Giter VIP home page Giter VIP logo

finetune-anything's Introduction

Introduction

The Segment Anything Model (SAM) has revolutionized computer vision. Relying on fine-tuning of SAM will solve a large number of basic computer vision tasks. We are designing a class-aware one-stage tool for training fine-tuning models based on SAM.

You need to supply the datasets for your tasks and the supported task name, this tool will help you to get a finetuned model for your task. You are also allowed to design your own extend-SAM model, and FA supply the training, testing and deploy process for you.

Design

Finetune-Anything further encapsulates the three parts of the original SAM, i.e., Image Encoder Adapter, Prompt Encoder Adapter, and Mask Decoder Adatper. We will support the base extend-SAM model for each task. Users also could design your own customized modules in each adapter, use FA to design different adapters, and set whether the parameters of any module are fixed. For modules with unfixed parameters, parameters such as lr, weight decay can be set to coordinate with the fine-tuning of the model. check details in How_to_use. For example, MaskDecoder is encapsulated as MaskDecoderAdapter. The current MaskDecoderAdatper contains two parts, DecoderNeck and DecoderHead.

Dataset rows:
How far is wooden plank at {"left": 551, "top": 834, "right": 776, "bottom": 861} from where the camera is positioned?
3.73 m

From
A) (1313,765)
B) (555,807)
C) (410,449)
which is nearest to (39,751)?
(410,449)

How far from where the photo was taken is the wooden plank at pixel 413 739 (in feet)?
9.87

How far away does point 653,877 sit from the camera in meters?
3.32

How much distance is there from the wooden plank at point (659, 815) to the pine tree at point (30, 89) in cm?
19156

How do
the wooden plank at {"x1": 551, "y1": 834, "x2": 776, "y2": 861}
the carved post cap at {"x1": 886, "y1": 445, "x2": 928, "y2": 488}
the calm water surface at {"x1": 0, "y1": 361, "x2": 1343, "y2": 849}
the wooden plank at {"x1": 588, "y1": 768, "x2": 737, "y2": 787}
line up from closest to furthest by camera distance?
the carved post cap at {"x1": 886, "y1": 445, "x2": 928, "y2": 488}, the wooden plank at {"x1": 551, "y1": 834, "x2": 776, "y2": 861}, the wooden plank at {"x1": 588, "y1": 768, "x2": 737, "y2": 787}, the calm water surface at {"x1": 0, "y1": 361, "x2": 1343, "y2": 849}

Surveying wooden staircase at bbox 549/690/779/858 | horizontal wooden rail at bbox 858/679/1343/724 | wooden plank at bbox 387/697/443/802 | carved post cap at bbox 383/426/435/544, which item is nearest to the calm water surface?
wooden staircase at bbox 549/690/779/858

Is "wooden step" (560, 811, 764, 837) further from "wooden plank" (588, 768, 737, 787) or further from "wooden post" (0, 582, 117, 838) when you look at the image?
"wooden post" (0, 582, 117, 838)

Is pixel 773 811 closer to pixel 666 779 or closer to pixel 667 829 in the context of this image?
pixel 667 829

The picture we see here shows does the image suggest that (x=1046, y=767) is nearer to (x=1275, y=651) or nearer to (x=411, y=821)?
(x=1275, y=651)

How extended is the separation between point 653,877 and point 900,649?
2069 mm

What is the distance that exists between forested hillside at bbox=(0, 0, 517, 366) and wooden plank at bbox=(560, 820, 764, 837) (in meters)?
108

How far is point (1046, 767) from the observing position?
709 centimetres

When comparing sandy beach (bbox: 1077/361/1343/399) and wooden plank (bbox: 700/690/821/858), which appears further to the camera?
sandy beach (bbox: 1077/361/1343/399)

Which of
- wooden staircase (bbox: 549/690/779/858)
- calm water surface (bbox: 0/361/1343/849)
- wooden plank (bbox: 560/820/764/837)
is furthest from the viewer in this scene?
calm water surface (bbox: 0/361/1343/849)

Set of tasks:
1. Render this sentence from the finetune-anything introduction in Spanish: "We will support the base extend-SAM model for each task."
2. Extend the finetune-anything introduction, starting after its final sentence about DecoderNeck and DecoderHead.

The responses:
1. Daremos soporte al modelo base extend-SAM para cada tarea.

2.
Supported Tasks

  • Semantic Segmentation
    • train
    • eval
    • test
  • Matting
  • Instance Segmentation
  • Detection

Supported Datasets

  • TorchVOCSegmentation
  • BaseSemantic
  • BaseInstance
  • BaseMatting

Deploy

  • Onnx export

Support Plan

FA will be updated in the following order,

  • Mattng (task)
  • Prompt Part (structure)
  • MobileSAM (model)
  • Instance Segmentation (task)

Usage

finetune-anything(FA) supports the entire training process of SAM model fine-tuning, including the modification of the model structure, as well as the model training, verification, and testing processes. For details, check the How_to_use, the Quick Start gives an example of quickly using FA to train a custom semantic segmentation model.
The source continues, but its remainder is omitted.